■ REQUIREMENTS
Quote the records exactly, beginning with the line that contains "Of the items" and continuing through the line that contains "How far from the observer's".

####

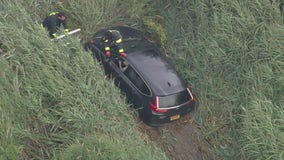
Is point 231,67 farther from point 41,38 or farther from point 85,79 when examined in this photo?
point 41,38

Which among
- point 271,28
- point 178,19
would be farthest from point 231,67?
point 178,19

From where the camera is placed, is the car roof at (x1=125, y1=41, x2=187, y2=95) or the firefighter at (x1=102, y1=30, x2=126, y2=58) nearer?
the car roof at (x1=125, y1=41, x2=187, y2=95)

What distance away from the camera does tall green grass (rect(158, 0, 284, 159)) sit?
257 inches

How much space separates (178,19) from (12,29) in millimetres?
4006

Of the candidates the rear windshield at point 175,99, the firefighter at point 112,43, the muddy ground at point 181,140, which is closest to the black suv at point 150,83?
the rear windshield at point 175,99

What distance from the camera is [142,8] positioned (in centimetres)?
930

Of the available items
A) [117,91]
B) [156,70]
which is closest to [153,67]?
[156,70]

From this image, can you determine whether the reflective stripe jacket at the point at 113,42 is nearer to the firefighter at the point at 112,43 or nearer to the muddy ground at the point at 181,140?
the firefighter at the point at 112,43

####

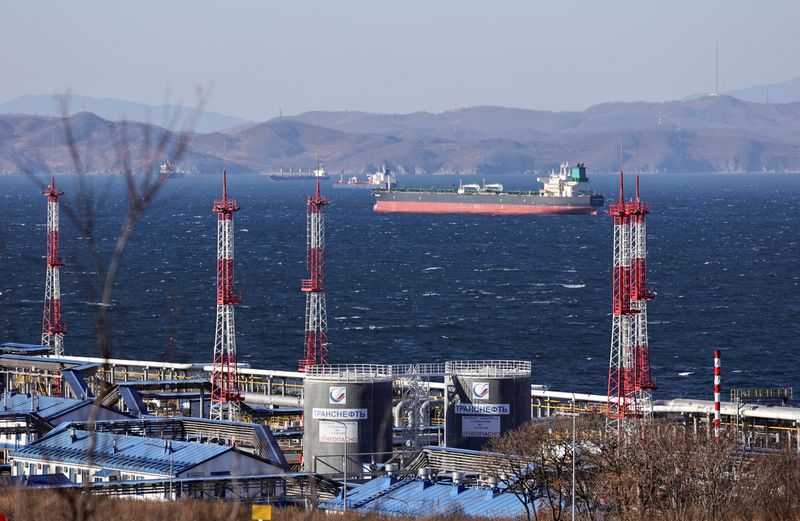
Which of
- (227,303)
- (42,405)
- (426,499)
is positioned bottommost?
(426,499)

####

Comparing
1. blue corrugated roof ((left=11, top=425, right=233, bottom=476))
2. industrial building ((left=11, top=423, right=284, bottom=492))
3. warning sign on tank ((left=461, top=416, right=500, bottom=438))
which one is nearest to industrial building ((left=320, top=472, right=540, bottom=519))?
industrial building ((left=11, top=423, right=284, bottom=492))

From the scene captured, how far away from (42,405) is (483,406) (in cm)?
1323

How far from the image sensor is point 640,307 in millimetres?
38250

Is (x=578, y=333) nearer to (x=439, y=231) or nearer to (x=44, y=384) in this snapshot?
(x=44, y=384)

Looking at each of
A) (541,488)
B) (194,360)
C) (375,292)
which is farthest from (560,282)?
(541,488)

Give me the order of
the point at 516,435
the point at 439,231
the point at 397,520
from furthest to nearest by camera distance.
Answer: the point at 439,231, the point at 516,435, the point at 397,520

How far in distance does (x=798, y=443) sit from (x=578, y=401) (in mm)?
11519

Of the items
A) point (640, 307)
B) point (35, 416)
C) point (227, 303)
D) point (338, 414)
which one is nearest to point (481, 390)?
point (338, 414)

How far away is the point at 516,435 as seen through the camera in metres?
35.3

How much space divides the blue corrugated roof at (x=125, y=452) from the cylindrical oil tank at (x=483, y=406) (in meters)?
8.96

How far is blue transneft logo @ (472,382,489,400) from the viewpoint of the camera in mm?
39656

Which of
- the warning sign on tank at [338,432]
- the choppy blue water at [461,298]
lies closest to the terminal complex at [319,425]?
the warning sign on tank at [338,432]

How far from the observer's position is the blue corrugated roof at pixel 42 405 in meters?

####

■ SOLVED EXERCISE
Of the items
A) point (640, 307)
B) point (35, 416)
C) point (227, 303)
D) point (338, 414)
which one is nearest to point (481, 390)?
point (338, 414)

How far away is the point at 516,435 as seen through the camera in metres?
35.3

How much space divides the blue corrugated roof at (x=125, y=452) from the cylindrical oil tank at (x=483, y=406) (in meters)?
8.96

How far is blue transneft logo @ (472,382,489,400) from the viewpoint of the camera in mm?
39656

Which of
- the warning sign on tank at [338,432]
- the choppy blue water at [461,298]
lies closest to the terminal complex at [319,425]?
the warning sign on tank at [338,432]

How far from the observer's position is the blue corrugated roof at pixel 42 405 in meters?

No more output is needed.